Children and adolescents face greater risk of inflammatory bowel disease (IBD) when exposed to antibiotics or a Western diet at early ages, or when their family has higher socioeconomic status, according to a study being presented today at Digestive Disease Week® (DDW) 2023.
“Pediatric IBD cases are rising globally, and approximately 1 in 4 of all IBD cases are now diagnosed before age 21,” said Nisha Thacker, the study’s lead author and a gastrointestinal dietitian.
A unique concern about pediatric IBD is the impact that the inflammation has on a child’s growth and the progression of puberty, so parents should be aware of this condition and the modifiable factors that influence it.
As a part of her PhD studies, at The University of Newcastle in Australia, she conducted a meta-analysis of 36 observational studies representing approximately 6.4 million children. Thacker found that any exposure to antibiotics before age 5 was linked to a 3 times greater risk of pediatric IBD, and exposure to four or more courses of antibiotics to a 3.5 times greater risk.
Veg, siblings and pets
Lower socioeconomic status appears to be a protective factor that is associated with a 65% lower risk of childhood IBD. Greater consumption of vegetables was also protective, as was having two or more siblings, and being exposed to pets during childhood.
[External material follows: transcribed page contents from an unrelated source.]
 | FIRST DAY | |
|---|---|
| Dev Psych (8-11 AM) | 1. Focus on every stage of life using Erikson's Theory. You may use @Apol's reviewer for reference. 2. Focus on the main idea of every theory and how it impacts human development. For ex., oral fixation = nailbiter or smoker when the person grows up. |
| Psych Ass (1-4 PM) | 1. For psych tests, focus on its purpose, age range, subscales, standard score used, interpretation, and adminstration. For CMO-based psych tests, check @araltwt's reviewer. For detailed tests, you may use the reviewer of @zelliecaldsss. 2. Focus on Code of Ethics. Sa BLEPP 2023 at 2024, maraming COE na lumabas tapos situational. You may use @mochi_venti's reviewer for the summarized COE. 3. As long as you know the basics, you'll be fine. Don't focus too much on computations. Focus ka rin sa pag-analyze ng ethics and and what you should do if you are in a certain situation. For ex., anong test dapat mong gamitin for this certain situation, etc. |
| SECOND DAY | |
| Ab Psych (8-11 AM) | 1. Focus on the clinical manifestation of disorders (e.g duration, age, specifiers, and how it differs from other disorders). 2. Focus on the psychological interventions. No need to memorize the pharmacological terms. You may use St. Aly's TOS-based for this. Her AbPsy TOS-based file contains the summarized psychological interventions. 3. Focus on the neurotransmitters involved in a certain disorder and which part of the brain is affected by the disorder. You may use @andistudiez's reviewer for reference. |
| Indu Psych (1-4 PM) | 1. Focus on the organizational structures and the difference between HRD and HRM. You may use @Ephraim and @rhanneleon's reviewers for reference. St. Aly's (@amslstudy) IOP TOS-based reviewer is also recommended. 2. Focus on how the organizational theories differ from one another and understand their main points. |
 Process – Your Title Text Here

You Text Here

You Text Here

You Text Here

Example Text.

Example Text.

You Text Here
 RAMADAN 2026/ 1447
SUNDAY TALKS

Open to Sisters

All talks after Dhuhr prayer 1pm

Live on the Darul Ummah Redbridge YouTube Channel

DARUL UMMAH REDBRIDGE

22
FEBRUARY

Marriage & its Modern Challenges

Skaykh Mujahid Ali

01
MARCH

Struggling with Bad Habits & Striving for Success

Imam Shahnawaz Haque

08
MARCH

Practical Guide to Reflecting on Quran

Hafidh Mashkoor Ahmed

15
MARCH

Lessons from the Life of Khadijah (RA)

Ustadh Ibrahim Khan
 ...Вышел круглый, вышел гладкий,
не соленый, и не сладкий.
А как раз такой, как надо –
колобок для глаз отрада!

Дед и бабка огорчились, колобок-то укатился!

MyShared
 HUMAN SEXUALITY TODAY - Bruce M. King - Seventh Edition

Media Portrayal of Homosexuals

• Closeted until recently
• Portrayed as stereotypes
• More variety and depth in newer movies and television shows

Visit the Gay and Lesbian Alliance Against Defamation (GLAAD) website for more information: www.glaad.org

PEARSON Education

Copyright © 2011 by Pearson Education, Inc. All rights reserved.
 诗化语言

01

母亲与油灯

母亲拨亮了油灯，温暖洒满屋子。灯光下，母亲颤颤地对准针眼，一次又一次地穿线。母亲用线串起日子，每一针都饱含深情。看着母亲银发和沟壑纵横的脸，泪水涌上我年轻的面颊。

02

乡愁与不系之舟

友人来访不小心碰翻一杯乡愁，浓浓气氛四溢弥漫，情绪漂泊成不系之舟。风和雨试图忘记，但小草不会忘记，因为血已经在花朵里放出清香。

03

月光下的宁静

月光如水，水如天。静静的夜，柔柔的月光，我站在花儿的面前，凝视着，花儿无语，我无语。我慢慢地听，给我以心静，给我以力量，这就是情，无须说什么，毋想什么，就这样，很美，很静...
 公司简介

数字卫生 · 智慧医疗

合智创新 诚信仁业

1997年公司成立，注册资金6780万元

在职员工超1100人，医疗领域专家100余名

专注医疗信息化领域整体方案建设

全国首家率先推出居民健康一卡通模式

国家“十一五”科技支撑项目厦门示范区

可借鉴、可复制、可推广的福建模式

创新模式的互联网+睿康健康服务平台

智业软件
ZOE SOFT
The findings that exposure to animals and having only one toilet are protective of IBD indicate that excessive hygiene can reduce microbes in the environment and interfere with development of a robust microbiome, Thacker said. Basic hygiene is recommended but allowing children to play outdoors and interact with pets in a safe environment appears to be beneficial for developing a strong immune system.
“Many of these factors can impact our gut microbiota and may have a particularly strong effect in a child,” Thacker said. “A Western diet, high in sugars and ultra-processed foods and low in vegetables, is a prime example.”
Secondhand smoke
Another risk factor is early exposure to secondhand smoke, which doubled the risk of IBD in children.
Thacker advised families with young children to emphasize a diet rich in vegetables and minimally processed whole foods, use antibiotics cautiously in early childhood, consider adopting a pet, prevent secondhand smoke exposure and avoid excessive worry about hygiene, especially in high income countries.
If a family has a history of IBD or a child has a history of eczema/rhinitis, encouraging breastfeeding, followed by a healthy diet pattern for the child, may minimize compounding effects of a Western diet on the genetic risk.
A novel risk factor identified in the study is being a non-Caucasian child living in a high-income country, which tripled pediatric IBD risk. The influence of migration on pediatric IBD is the next focus of Ms. Thacker’s research.